Gericht: Bundesverfassungsgericht
Beschluss verkündet am 27.05.2004
Aktenzeichen: 1 BvQ 9/04
Rechtsgebiete: GG


Vorschriften:

GG Art. 12 Abs. 1
GG Art. 33 Abs. 2
Diese Entscheidung enthält keinen zur Veröffentlichung bestimmten Leitsatz.
BUNDESVERFASSUNGSGERICHT IM NAMEN DES VOLKES

- 1 BvQ 9/04 -

In dem Verfahren

über den Antrag,

im Wege der einstweiligen Anordnung der Präsidentin des Oberlandesgerichts Düsseldorf zu untersagen, die im Justizministerialblatt für das Land Nordrhein-Westfalen vom 1. November 2001 ausgeschriebene Notarstelle in Erkelenz bis zur Entscheidung über die beabsichtigte Verfassungsbeschwerde des Antragstellers gegen

a) den Beschluss des Bundesgerichtshofs vom 22. März 2004 - NotZ 17/03 -,

b) den Beschluss des Oberlandesgerichts Köln vom 19. August 2003 - 2 VA (Not) 4/03 -,

c) den Bescheid der Präsidentin des Oberlandesgerichts Düsseldorf vom 25. Februar 2003 - 3830 Erkelenz - 4.6 - anderweitig zu besetzen

hat die 2. Kammer des Ersten Senats des Bundesverfassungs-gerichts durch die Richterin Jaeger und die Richter Hömig, Bryde gemäß § 32 Abs. 1 in Verbindung mit § 93 d Abs. 2 BVerfGG in der Fassung der Bekanntmachung vom 11. August 1993 (BGBl I S. 1473) am 27. Mai 2004 einstimmig beschlossen:

Tenor:

1. Der Präsidentin des Oberlandesgerichts Düsseldorf wird untersagt, die im Justizministerialblatt für das Land Nordrhein-Westfalen vom 1. November 2001 ausgeschriebene Notarstelle in Erkelenz bis zur Entscheidung über die Verfassungsbeschwerde, längstens für die Dauer von sechs Monaten, zu besetzen.

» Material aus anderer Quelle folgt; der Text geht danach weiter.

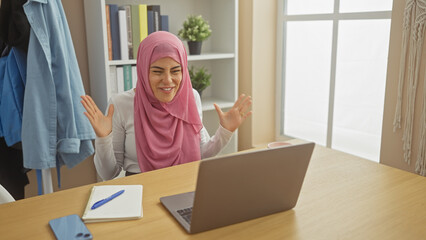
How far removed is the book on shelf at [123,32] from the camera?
2.56 meters

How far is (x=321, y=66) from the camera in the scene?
3025 mm

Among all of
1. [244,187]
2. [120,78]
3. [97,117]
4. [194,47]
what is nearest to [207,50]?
[194,47]

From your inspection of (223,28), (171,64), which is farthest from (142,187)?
(223,28)

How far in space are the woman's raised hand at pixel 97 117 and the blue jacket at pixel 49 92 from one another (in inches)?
22.2

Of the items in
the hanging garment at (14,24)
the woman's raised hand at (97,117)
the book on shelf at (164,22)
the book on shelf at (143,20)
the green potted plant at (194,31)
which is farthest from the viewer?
the green potted plant at (194,31)

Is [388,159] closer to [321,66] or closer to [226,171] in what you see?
[321,66]

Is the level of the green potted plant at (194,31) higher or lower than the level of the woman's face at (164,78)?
higher

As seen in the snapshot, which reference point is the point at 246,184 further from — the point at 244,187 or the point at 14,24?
the point at 14,24

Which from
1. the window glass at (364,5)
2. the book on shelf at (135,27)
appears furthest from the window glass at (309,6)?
the book on shelf at (135,27)

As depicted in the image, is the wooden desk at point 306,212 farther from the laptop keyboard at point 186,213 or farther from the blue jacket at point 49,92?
the blue jacket at point 49,92

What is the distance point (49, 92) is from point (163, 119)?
640 mm

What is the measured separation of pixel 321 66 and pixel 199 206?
2194 mm

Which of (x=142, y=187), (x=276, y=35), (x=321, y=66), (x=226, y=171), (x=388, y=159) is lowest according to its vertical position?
(x=388, y=159)

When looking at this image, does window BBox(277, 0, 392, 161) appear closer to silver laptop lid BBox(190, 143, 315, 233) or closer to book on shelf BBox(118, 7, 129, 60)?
book on shelf BBox(118, 7, 129, 60)
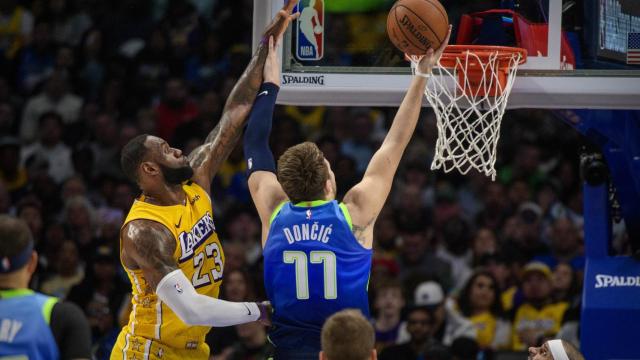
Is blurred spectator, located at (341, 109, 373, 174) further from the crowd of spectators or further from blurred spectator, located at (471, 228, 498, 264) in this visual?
blurred spectator, located at (471, 228, 498, 264)

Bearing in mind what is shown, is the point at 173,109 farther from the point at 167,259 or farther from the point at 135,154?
the point at 167,259

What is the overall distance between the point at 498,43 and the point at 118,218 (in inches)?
222

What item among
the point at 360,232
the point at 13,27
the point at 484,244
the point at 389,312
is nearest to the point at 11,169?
the point at 13,27

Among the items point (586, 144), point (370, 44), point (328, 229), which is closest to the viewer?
point (328, 229)

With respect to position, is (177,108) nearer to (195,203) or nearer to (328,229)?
(195,203)

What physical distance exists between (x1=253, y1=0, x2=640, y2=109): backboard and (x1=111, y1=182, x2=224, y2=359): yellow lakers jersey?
1373 mm

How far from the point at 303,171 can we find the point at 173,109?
24.1 feet

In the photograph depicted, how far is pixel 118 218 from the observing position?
37.8 feet

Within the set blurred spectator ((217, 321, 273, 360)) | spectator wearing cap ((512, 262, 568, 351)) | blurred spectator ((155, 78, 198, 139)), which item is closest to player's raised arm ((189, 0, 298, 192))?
blurred spectator ((217, 321, 273, 360))

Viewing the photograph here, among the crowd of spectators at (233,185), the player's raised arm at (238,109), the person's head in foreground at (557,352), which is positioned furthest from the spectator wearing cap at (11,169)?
the person's head in foreground at (557,352)

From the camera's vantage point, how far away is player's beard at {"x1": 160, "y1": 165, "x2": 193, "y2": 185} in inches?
246

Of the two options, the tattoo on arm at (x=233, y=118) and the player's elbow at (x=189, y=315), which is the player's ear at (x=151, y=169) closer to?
the tattoo on arm at (x=233, y=118)

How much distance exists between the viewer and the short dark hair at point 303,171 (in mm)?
5695

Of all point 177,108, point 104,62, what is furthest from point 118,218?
point 104,62
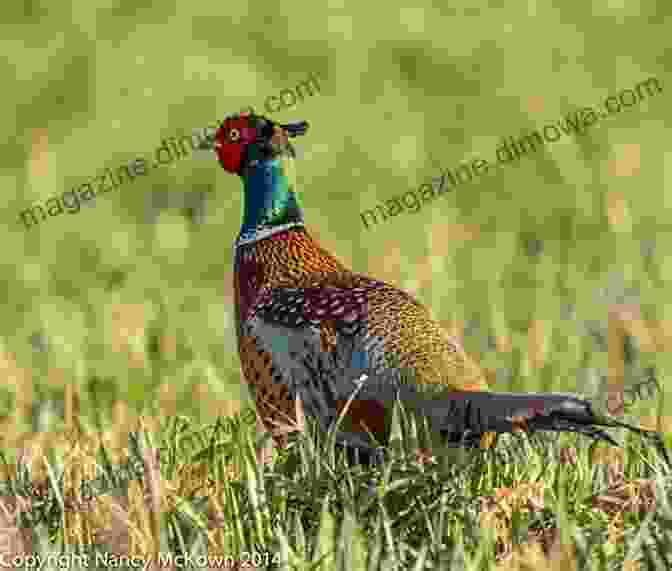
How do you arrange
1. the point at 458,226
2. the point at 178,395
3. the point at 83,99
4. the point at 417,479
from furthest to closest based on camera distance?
the point at 83,99 → the point at 458,226 → the point at 178,395 → the point at 417,479

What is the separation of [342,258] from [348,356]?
368 centimetres

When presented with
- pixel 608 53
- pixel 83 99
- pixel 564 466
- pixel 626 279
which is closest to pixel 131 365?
pixel 626 279

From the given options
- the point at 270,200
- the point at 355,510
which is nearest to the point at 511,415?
the point at 355,510

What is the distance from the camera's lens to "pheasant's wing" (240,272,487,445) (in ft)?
14.2

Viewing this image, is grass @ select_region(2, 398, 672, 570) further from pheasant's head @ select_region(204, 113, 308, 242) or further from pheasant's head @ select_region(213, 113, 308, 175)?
pheasant's head @ select_region(213, 113, 308, 175)

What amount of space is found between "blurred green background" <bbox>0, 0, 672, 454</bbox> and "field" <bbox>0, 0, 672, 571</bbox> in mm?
19

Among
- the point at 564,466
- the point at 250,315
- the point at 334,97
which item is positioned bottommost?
the point at 564,466

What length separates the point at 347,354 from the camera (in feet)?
14.5

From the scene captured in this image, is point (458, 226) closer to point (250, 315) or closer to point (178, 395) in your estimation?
point (178, 395)

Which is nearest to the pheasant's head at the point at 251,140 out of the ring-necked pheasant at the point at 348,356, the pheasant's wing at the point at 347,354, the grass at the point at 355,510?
the ring-necked pheasant at the point at 348,356

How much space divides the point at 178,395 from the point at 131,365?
28cm

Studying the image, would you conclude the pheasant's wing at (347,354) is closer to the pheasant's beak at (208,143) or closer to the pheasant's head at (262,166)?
the pheasant's head at (262,166)

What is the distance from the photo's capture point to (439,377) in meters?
4.36

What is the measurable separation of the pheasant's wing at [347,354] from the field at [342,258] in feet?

2. Das Land Nordrhein-Westfalen hat dem Antragsteller die notwendigen Auslagen für das Verfahren über die einstweilige Anordnung zu erstatten.

Gründe:

I.

Der Antrag auf Erlass einer einstweiligen Anordnung betrifft die Ablehnung der Bewerbung um eine Notarstelle.

1. Der Antragsteller legte, nachdem er das Erste Juristische Staatsexamen mit 4,38 Punkten bestanden hatte, im Jahre 1983 die Zweite Juristische Staatsprüfung mit der Note "vollbefriedigend" (9,60 Punkte) ab. Seit Februar 1994 ist der Antragsteller, der zunächst als Rechtsanwalt sowie als Richter in Nordrhein-Westfalen tätig war, hauptamtlicher Notar in Sachsen. Er bewarb sich auf die im November 2001 zur Wiederbesetzung ausgeschriebene Notarstelle in Erkelenz.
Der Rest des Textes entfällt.